Keep it to terms a thirteen-year-old can understand. Even though the average understanding of adult relationships for most teenagers nowadays far exceeded what their parents thought they knew about them.
“Yeah. I guess he is. Are you okay with that?” Nat went to touch Olivia’s shoulder, but the girl took a giant step backward out of her reach.
Olivia’s lower lip trembled as she folded her arms tightly across her chest. “What about Dad?”
Nat’s gut twisted as if it were trying to wring every last drop of blood out of her body. Heat flushed into her face as fight-or-flight hormones rushed through her. Jackson was the one name she’d been hoping to avoid in this conversation.
“Honey, you were the one wanting me to go on a date with your teacher earlier in the year.”
The horse tried to nibble on Olivia’s ponytail and she once again pushed his head away, taking another step away from him. “That’s different,” she said. “Mr. Trotter wouldn’t have reporters outside our house. Nobody would care if he was your boyfriend—Dad wouldn’t care either. He’s just some
guy that Dad didn’t even know.”
“I can’t live the rest of my life worried about whether your dad would approve of what men I date. I have been on dates before,” Nat said.
“But you’ve never had a boyfriend before,” Olivia pointed out. “And Isaac isn’t just some random guy, he’s Dad’s best mate.”
“He was Dad’s best mate,” Nat said gently. “And maybe Dad would approve that someone who cared about him, who cares about you, makes me happy.”
Crazy happy, she suddenly realized. The kind of happy that wakes you up each morning and actually has the power to drag you out of bed into the day because you can’t wait to see that person’s smile, hear their voice, feel their skin under your fingertips.
Her daughter’s eyes narrowed into sullen slits. “It’s creepy. He’s creepy. And now everything is ruined because of you and your stupid boyfriend.”
Olivia’s gaze suddenly zipped past Nat to a spot behind her, the girl’s lips pressing together so tightly they appeared bloodless. Nat whipped around.
Isaac stood a couple of feet away from them with an apple.
“Sorry to interrupt, but Richie won’t leave you alone without this. Here.” His face remained stoic as he made a tossing motion with his hand, and then threw the apple underhand to Nat.

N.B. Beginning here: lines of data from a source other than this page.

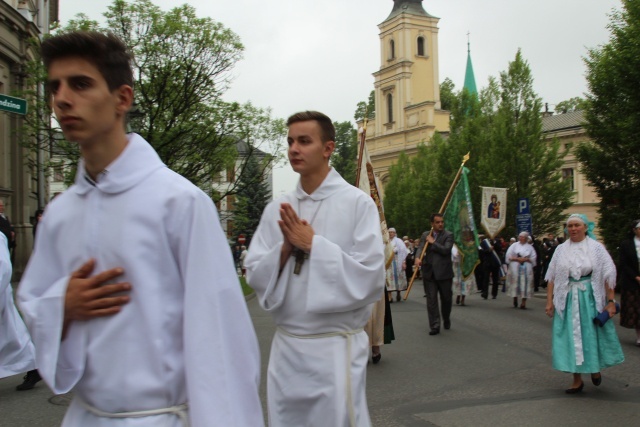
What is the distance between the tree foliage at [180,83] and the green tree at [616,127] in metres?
10.4

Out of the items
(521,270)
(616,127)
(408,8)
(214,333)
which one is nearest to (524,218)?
(616,127)

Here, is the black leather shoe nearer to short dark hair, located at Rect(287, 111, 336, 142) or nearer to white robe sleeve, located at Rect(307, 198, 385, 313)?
short dark hair, located at Rect(287, 111, 336, 142)

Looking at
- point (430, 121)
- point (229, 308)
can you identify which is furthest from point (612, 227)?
point (430, 121)

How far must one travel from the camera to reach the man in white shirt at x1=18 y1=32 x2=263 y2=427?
6.12ft

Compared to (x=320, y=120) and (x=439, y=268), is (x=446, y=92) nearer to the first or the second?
(x=439, y=268)

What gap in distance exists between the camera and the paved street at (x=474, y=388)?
20.1 feet

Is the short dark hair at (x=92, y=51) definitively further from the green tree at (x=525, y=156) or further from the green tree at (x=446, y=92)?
the green tree at (x=446, y=92)

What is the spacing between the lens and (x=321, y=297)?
367cm

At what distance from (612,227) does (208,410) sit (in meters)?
20.6

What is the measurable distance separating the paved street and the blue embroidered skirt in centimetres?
31

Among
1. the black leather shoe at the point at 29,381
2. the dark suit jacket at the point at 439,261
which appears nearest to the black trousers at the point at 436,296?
the dark suit jacket at the point at 439,261

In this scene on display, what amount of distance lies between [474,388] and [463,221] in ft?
29.5

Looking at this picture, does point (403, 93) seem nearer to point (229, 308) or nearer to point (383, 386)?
point (383, 386)

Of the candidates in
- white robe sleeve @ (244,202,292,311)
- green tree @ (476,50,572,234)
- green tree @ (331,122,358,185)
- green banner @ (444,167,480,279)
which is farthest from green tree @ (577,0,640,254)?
green tree @ (331,122,358,185)
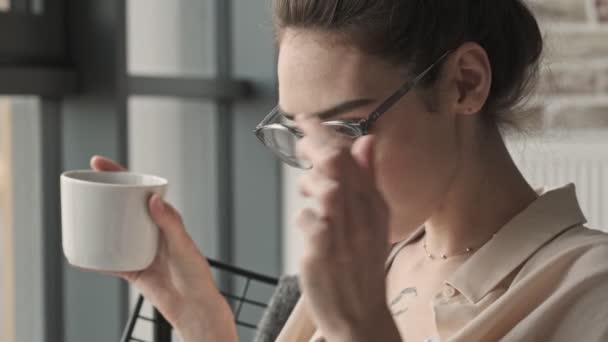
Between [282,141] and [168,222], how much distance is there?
6.9 inches

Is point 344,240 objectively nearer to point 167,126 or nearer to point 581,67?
point 167,126

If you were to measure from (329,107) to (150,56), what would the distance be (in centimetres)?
154

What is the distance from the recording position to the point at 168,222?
3.95ft

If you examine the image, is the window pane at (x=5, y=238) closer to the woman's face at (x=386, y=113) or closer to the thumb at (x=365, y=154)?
the woman's face at (x=386, y=113)

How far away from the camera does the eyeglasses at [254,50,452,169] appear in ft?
3.44

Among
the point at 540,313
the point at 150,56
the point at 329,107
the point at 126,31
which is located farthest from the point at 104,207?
the point at 150,56

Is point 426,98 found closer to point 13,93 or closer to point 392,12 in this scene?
point 392,12

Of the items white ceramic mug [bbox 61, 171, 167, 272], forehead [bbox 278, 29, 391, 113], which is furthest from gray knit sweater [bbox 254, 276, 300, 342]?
forehead [bbox 278, 29, 391, 113]

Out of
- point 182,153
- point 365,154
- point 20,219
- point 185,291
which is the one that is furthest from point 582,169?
point 365,154

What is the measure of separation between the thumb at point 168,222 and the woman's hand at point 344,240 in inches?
16.0

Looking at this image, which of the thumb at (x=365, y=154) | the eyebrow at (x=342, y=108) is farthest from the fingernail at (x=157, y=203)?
the thumb at (x=365, y=154)

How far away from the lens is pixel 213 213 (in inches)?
110

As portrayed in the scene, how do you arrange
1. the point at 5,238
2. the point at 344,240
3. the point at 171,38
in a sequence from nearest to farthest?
1. the point at 344,240
2. the point at 5,238
3. the point at 171,38

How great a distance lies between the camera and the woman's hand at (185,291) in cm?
127
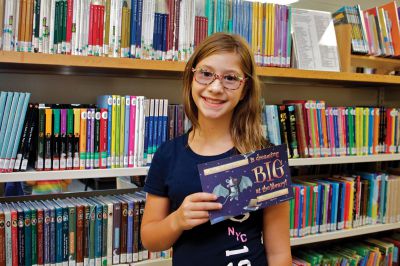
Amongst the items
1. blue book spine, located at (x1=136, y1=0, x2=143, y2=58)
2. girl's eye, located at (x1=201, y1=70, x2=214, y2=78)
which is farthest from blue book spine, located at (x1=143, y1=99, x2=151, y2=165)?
girl's eye, located at (x1=201, y1=70, x2=214, y2=78)

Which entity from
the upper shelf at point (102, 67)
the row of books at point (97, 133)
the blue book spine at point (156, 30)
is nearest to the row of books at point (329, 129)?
the upper shelf at point (102, 67)

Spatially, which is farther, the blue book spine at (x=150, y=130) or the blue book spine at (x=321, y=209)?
the blue book spine at (x=321, y=209)

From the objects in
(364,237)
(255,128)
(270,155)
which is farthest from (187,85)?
(364,237)

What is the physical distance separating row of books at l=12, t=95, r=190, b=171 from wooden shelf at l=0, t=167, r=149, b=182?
0.03m

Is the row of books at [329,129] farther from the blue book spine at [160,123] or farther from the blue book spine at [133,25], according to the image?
the blue book spine at [133,25]

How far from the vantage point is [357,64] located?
2389 mm

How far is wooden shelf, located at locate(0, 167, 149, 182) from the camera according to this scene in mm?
1362

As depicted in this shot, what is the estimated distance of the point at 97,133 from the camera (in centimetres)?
151

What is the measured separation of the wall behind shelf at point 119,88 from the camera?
5.61 feet

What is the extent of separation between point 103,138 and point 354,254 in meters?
1.70

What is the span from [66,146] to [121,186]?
0.53m

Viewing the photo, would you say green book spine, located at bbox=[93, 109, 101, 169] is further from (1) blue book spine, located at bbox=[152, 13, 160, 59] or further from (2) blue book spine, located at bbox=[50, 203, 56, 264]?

She caught it, her cheeks burning from the inside out as she offered it to the horse. Richie plucked the apple from her palm and crunched noisily, a fine cover for the shattering silence of Isaac’s arrival and his unavoidable eavesdropping.

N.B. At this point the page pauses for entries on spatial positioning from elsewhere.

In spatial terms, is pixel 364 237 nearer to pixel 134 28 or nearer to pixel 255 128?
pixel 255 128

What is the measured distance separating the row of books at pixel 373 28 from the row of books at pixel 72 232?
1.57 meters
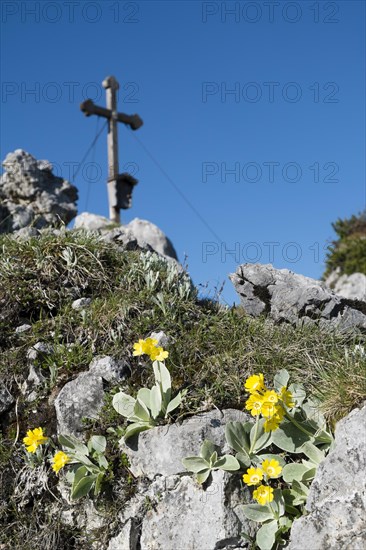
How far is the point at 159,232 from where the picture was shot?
15.4 meters

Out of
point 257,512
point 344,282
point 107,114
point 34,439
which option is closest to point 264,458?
point 257,512

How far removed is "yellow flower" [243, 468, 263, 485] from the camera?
397 cm

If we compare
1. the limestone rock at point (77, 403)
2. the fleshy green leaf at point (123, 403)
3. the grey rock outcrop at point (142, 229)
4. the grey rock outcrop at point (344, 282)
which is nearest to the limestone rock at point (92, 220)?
the grey rock outcrop at point (142, 229)

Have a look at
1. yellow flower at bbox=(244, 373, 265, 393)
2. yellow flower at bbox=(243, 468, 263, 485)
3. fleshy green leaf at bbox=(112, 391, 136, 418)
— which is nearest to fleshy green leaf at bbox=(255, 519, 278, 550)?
yellow flower at bbox=(243, 468, 263, 485)

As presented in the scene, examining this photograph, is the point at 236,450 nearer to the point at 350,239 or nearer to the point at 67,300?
the point at 67,300

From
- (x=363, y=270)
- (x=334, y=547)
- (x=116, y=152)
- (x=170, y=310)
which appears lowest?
(x=334, y=547)

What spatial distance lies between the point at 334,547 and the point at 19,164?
1018 cm

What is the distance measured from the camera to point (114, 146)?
1812cm

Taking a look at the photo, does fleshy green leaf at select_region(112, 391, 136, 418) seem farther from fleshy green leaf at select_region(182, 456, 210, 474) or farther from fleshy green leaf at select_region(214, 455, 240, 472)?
fleshy green leaf at select_region(214, 455, 240, 472)

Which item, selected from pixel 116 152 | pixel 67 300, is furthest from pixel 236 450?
pixel 116 152

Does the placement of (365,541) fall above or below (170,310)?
below

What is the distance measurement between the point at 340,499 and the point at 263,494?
479 millimetres

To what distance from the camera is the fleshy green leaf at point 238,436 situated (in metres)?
4.16

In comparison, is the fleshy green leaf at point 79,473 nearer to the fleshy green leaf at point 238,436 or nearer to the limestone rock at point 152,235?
the fleshy green leaf at point 238,436
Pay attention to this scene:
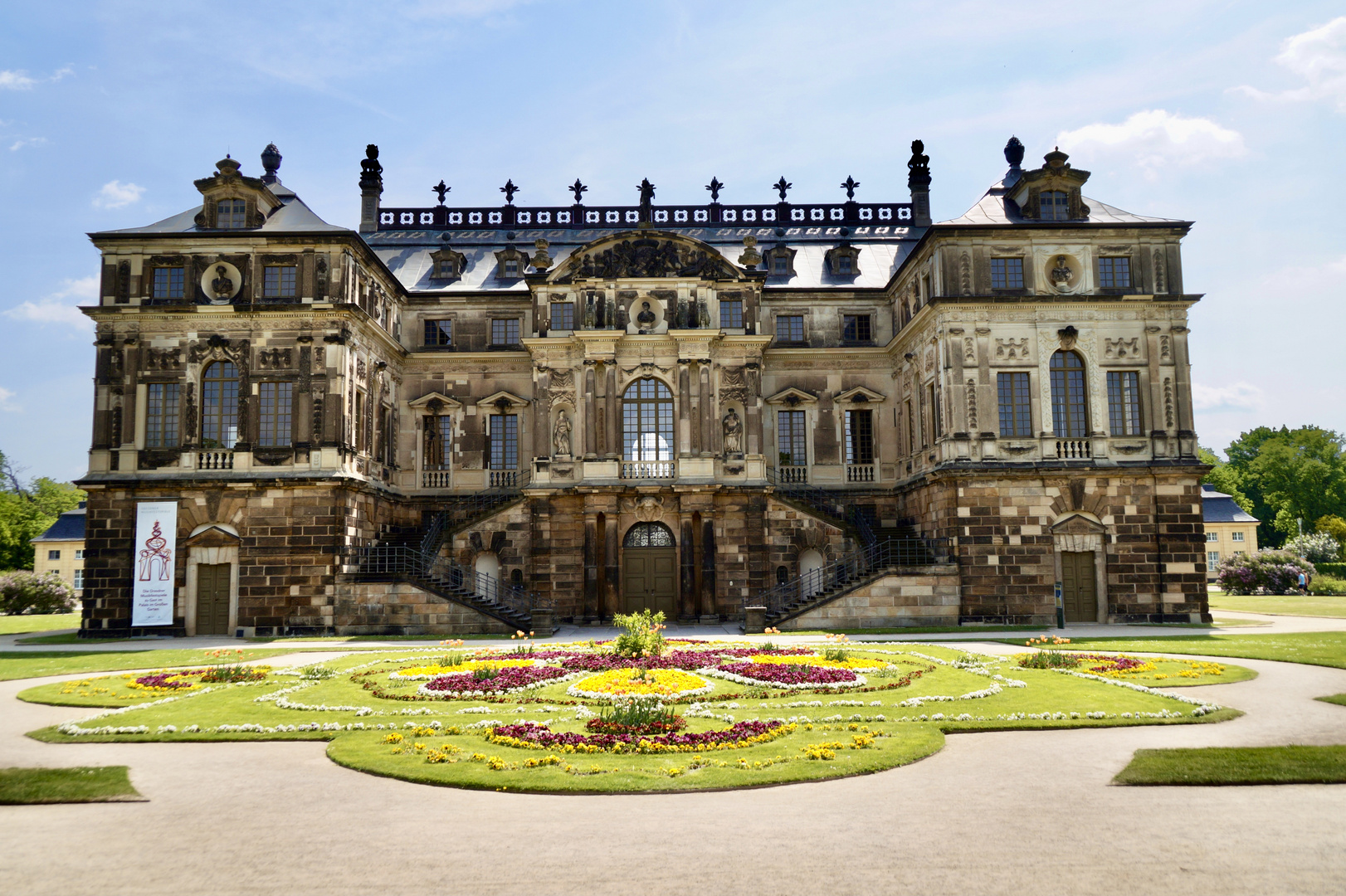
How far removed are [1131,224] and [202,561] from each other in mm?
40123

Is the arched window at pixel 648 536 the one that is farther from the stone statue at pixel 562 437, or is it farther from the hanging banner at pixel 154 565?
the hanging banner at pixel 154 565

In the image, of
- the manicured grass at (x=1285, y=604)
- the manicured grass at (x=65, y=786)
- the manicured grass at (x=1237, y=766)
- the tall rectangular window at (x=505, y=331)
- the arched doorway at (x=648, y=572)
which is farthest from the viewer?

“I’m going back inside,” Olivia announced, and giving Isaac a huge berth, stalked around him and headed in the direction of the house.
Isaac tracked her across the neatly mown lawns that surrounded his parents’ property before turning back to give her a wry, one-raised-eyebrow wince.

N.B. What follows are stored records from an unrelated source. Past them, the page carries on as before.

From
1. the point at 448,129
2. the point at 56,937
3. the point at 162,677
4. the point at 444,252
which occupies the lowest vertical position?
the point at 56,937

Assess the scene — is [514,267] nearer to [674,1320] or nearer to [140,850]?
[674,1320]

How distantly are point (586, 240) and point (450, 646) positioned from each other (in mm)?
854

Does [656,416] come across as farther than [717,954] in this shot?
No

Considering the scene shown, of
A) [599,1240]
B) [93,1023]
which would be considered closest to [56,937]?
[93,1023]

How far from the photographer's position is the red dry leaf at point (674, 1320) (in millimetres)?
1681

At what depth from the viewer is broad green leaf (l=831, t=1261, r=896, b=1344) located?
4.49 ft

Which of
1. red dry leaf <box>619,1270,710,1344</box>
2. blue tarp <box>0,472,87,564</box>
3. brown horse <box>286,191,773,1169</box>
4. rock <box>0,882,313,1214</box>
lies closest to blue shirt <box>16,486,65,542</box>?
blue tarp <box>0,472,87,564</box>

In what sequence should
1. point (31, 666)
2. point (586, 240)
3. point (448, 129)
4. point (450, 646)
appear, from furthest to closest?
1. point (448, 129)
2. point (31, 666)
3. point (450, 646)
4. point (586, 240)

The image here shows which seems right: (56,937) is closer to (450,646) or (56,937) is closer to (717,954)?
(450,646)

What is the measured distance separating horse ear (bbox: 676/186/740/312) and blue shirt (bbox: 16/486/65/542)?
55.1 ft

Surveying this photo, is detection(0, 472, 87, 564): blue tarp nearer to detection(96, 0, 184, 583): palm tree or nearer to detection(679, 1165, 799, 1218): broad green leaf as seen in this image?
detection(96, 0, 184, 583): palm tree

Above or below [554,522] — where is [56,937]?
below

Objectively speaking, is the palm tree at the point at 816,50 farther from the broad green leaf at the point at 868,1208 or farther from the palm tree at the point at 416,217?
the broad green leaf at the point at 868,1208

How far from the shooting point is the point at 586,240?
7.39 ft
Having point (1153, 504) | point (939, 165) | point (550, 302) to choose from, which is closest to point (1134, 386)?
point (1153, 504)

“Guess that puts me squarely on her shit list,” he said. “Which means brunch will be fun.”
For the first time in years, Isaac’s mum canceled Sunday lunch. A news crew had showed up at Kauri Whare trying to get an exclusive interview with Sam, who then locked himself in his workshop and sicced Uncle Manu onto them. Tui was currently sunning herself on a beach somewhere in Rarotonga with her friends, but she’d sent a sympathetic text: Bro—Sam texted me the link. Sorry you’ve been dumped in the, and a poo emoticon.